- **READING PASSAGE**:
Except wait. Nope, in the state of Virginia, interracial marriages are illegal. So Jeter and Loving go up to Washington, D.C., where interracial marriages are legal, tie the knot on June 2, 1958, and return home to live with each other back in Virginia. Well somehow word must got out about the couple, because shortly thereafter, the local sheriff ordered a late night raid of their home.
So yeah, in the middle of the night, police not only burst into their home but also into their bedroom, hoping to catch them having sex, which also was illegal. The Lovings were actually sleeping, and awoke to being arrested for violating Virginia’s Racial Integrity Act, the law that said whites and non-whites could not marry each other.

The Lovings pled guilty, and the judge sentenced them to one year in prison. However, their sentence was suspended as long as they moved out of Virginia and never returned as a married couple for 25 years.

So the Lovings moved up to the same city where they got married, Washington D.C. The Lovings did occasionally sneak back down to Virginia, but for five years they lived in DC and basically hated it. As Mildred and Richard’s family grew in DC, they missed their family back home, and probably the clean country air. In 1964, tired of living as an exile, Mildred wrote Attorney General Robert Kennedy. Kennedy referred her letter to the American Civil Liberties Union, or ACLU, who then reached out to the Lovings.

- **ACTIVITY A**: According to the passage about the Lovings, on what date were they married in Washington, D.C.?
- **ACTIVITY B**: Write out the passage about the Lovings between "Except wait. Nope, in" and "marry each other.", inclusive.
- **ACTIVITY C**: Carry the passage about the Lovings' marriage case forward from its last sentence.
The data after this point is separate material from the passage about the Lovings.

- **INPUT DATA**:
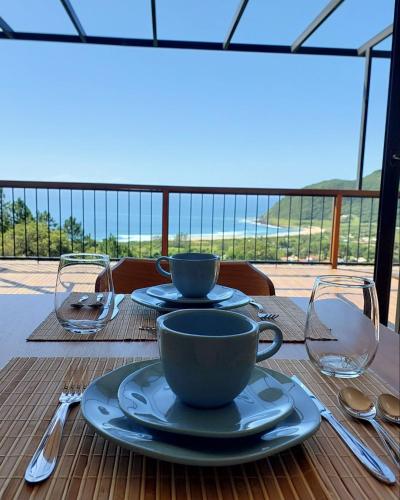 a table with plates and cups and utensils on a balcony at Casa Yogui Brasil in Garopaba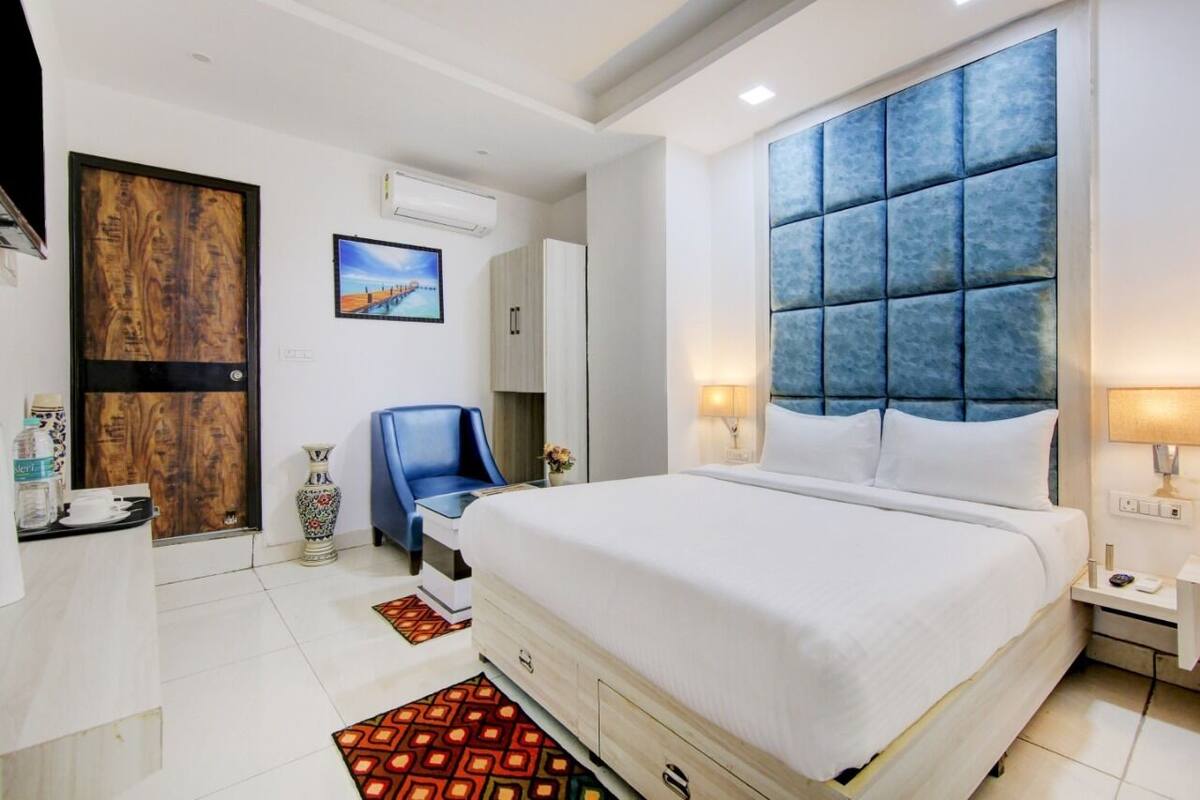 A hotel room with a large bed, a blue upholstered headboard, a desk with a chair, a wardrobe, and a TV on the wall.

- **RESULT A**: June 2, 1958.

- **RESULT B**:
Except wait. Nope, in the state of Virginia, interracial marriages are illegal. So Jeter and Loving go up to Washington, D.C., where interracial marriages are legal, tie the knot on June 2, 1958, and return home to live with each other back in Virginia. Well somehow word must got out about the couple, because shortly thereafter, the local sheriff ordered a late night raid of their home.
So yeah, in the middle of the night, police not only burst into their home but also into their bedroom, hoping to catch them having sex, which also was illegal. The Lovings were actually sleeping, and awoke to being arrested for violating Virginia’s Racial Integrity Act, the law that said whites and non-whites could not marry each other.

- **RESULT C**:
The ACLU’s two volunteer cooperating attorneys, Bernie Cohen and Philip Hirschkop, filed a motion on behalf of the Lovings to the Virginia Caroline County Circuit Court, requesting it to allow the marriage since denying it broke the Fourteenth Amendment’s Equal Protection Clause. The County Circuit Court didn’t respond, so Cohen and Hirschkop sued the U.S. District Court for the Eastern District of Virginia. After no luck there, the ACLU helped the Lovings appeal to the Virginia Supreme Court. While the Virginia Supreme Court also upheld the constitutionality of the interracial marriage ban, it did get rid of the sentence banning the Lovings from the state of Virginia.

It’s important to note that during all of this, Mildred and Richard Loving got a lot of national media attention. They absolutely were not looking for all of this attention, but it obviously did help raise awareness of their struggle, especially after Life Magazine came out and took pictures of them.
Anyway, the ACLU pretty much expected all the pushback from the state of Virginia, so they were well prepared to appeal to the Supreme Court. The Lovings decided to stay home on April 10, 1967, when the Court heard oral arguments. By that time, nine years had passed since they got married.

On June 12, 1967, the Court announced it had unanimously sided with the Lovings, overturning their convictions and ruling Virginia’s interracial marriage ban as unconstitutional. Chief Justice Earl Warren wrote the opinion, which stated that Virginia’s Racial Integrity Act went against both the Due Process Clause and Equal Protection Clause of the Fourteenth Amendment.

Said Warren: “The Fourteenth Amendment requires that the freedom of choice to marry not be restricted by invidious racial discrimination. Under our Constitution, the freedom to marry, or not marry, a person of another race resides with the individual and cannot be infringed by the State.”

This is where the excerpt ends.